At trial, Appellant admitted that he took the six joints of steel tubing, which were also referred to as "pipe" during testimony. However, Appellant testified that he believed the pipe belonged to a man named Lupe Ramierez and that Lupe Ramirez asked him to move the pipe. Therefore, Appellant raised the defense of mistake of fact as to the owner of the property. See PENAL § 8.02 (West 2011). The trial court submitted mistake-of-fact instructions to the jury, including an instruction that "it is a defense to prosecution that a person through mistake formed a reasonable belief about a matter of fact if his mistaken belief negated the kind of culpability required for the commission of the offense." See id. § 8.02(a).

Issue on Appeal

In his sole appellate issue, Appellant challenges the sufficiency of the evidence to support his conviction. Specifically, Appellant argues that the evidence was insufficient to establish that he intended to deprive the owner, Hernandez, of the pipe.

Sufficiency of the Evidence

We review the sufficiency of the evidence under the standard of review set forth in Jackson v. Virginia, 443 U.S. 307 (1979). Brooks v. State, 323 S.W.3d 893, 912 (Tex. Crim. App. 2010); Polk v. State, 337 S.W.3d 286, 288-89 (Tex. App.—Eastland 2010, pet. ref'd). Under the Jackson standard, we examine all of the evidence in the light most favorable to the verdict and determine whether, based on that evidence and any reasonable inferences from it, any rational trier of fact could have found the essential elements of the offense beyond a reasonable doubt. Jackson, 443 U.S. at 319; Isassi v. State, 330 S.W.3d 633, 638 (Tex. Crim. App. 2010).
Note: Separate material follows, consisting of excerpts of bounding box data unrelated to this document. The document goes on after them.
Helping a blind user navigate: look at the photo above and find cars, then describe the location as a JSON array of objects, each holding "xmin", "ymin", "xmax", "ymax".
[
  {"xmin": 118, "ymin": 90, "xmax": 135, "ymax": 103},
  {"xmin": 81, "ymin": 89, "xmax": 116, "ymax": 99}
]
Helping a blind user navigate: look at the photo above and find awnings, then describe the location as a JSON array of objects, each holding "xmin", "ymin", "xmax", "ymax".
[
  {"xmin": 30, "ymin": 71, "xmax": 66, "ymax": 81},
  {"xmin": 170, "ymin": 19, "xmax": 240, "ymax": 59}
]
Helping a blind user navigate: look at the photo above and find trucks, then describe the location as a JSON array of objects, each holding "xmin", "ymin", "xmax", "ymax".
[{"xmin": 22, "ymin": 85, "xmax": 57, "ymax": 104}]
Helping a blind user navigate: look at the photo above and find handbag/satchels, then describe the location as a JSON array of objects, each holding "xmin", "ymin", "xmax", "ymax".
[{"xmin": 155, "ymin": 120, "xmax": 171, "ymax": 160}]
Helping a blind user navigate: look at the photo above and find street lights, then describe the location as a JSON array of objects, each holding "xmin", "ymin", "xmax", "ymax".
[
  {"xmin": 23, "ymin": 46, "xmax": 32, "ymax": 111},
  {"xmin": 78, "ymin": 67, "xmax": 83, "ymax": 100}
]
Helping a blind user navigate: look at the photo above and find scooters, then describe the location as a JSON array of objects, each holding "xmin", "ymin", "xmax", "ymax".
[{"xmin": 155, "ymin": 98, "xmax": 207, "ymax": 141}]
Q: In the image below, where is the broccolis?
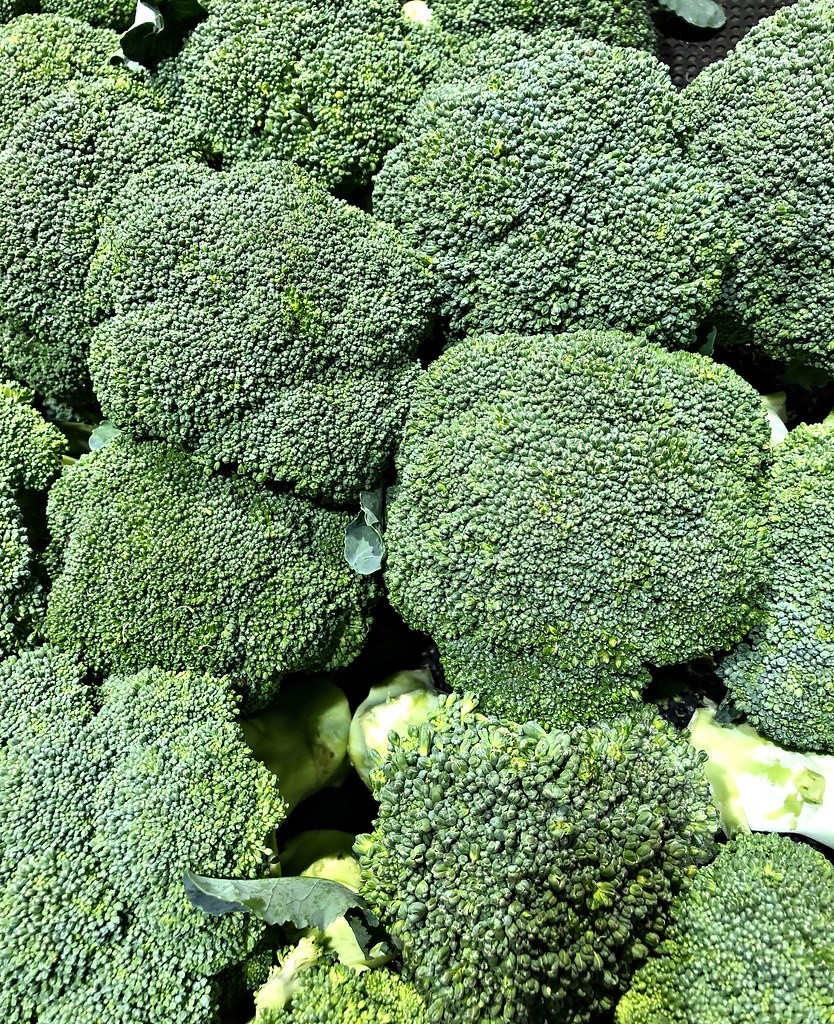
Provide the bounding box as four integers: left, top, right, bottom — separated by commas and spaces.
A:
0, 0, 833, 1024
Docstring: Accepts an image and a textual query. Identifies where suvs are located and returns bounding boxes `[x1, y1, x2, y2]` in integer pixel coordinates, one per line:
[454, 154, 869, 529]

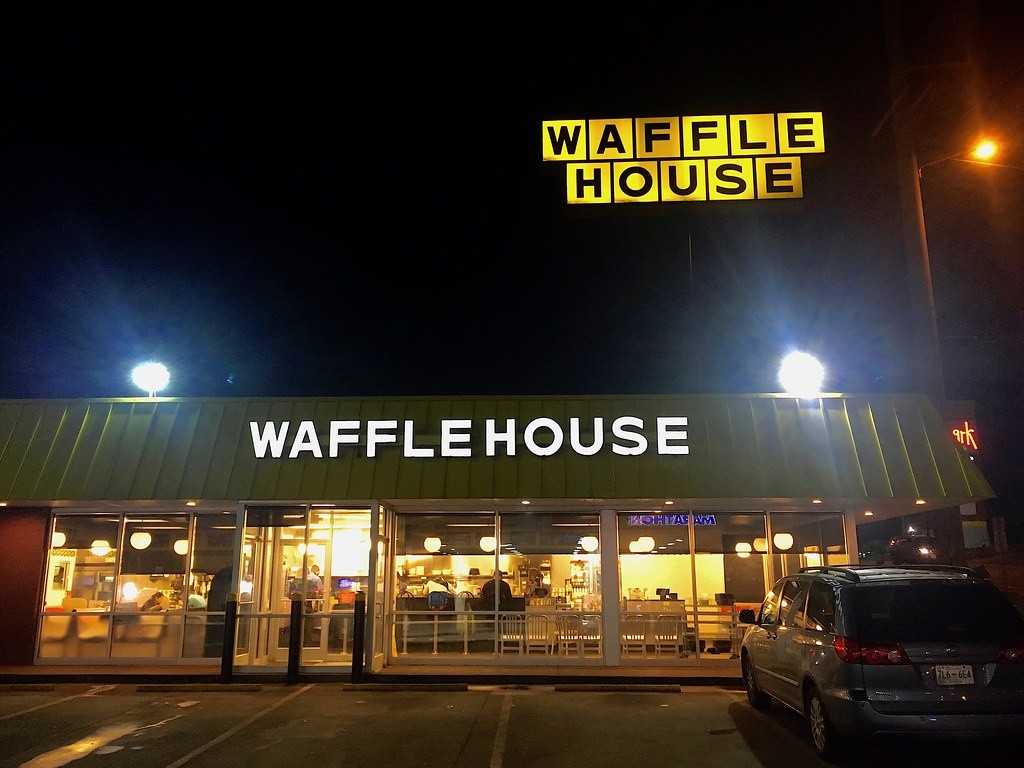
[740, 564, 1024, 760]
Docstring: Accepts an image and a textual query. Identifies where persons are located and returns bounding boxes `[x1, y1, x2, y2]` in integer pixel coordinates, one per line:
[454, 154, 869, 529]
[288, 567, 318, 601]
[178, 592, 205, 609]
[306, 565, 324, 596]
[422, 575, 457, 614]
[139, 592, 164, 613]
[480, 570, 513, 633]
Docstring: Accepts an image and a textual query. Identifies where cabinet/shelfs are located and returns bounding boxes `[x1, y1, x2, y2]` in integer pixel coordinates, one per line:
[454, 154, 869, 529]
[681, 603, 740, 659]
[593, 569, 621, 601]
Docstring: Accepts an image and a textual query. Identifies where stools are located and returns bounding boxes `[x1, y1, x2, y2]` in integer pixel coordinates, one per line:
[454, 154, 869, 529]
[456, 591, 474, 655]
[426, 591, 449, 655]
[397, 591, 415, 655]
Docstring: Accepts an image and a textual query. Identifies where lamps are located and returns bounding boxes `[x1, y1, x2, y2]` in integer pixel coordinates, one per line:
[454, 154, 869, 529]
[52, 531, 66, 549]
[130, 519, 151, 550]
[480, 524, 497, 552]
[173, 539, 188, 556]
[582, 524, 598, 552]
[423, 538, 440, 552]
[637, 536, 655, 552]
[735, 532, 793, 558]
[628, 540, 637, 552]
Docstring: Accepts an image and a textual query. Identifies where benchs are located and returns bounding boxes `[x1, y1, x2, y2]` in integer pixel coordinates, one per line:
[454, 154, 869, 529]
[41, 608, 169, 658]
[115, 602, 137, 608]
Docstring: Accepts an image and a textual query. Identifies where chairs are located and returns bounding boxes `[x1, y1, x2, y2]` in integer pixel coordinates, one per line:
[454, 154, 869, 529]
[654, 615, 679, 657]
[526, 615, 548, 654]
[501, 614, 523, 655]
[622, 615, 647, 658]
[580, 615, 602, 657]
[557, 615, 580, 657]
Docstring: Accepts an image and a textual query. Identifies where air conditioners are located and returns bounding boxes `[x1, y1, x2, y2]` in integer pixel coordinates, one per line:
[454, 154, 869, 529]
[89, 540, 111, 556]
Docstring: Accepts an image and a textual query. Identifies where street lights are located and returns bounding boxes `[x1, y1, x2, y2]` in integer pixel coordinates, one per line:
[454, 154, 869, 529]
[899, 132, 1008, 400]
Mistake of fact is a defense to prosecution under the Penal Code. PENAL §§ 2.03, 8.02 (West 2011). It is not an affirmative defense upon which the defendant bears the burden of proof. See id. § 2.04; see also Saxton v. State, 804 S.W.2d 910, 913-14 (Tex. Crim. App. 1991) (distinguishing defensive claims up-on which the State bears the burden of persuasion and affirmative defenses upon which the defendant bears the burden of proof); see also Matlock v. State, 392 S.W.3d 662 (Tex. Crim. App. 2013) (explaining legal and factual sufficiency standards of review that apply to a jury's rejection of an affirmative defense). Once a defendant produces some evidence that supports a mistake-of-fact defense, the State has the burden of persuasion to disprove the defense. Zuliani v. State, 97 S.W.3d 589, 594 (Tex. Crim. App. 2003); Saxton, 804 S.W.2d at 913-14; see PENAL § 2.03. The burden of persuasion does not require production of evidence. Zuliani, 97 S.W.3d at 594; Saxton, 804 S.W.2d at 913. Rather, the burden of persuasion requires only that the State prove its case beyond a reasonable doubt. Zuliani, 97 S.W.3d at 594; Saxton, 804 S.W.2d at 914; Smith v. State, 355 S.W.3d 138, 144 (Tex. App.—Houston [1st Dist.] 2011, pet. ref'd). A jury's finding of guilty is an implicit finding against the defensive theory. Zuliani, 97 S.W.3d at 594. When an appellant's sufficiency claim involves the defense of mistake of fact, we must view all of the evidence in the light most favorable to the verdict and determine whether any rational trier of fact could have found against the appellant on the mistake-of-fact issue beyond a reasonable doubt. Saxton, 804 S.W.2d at 914.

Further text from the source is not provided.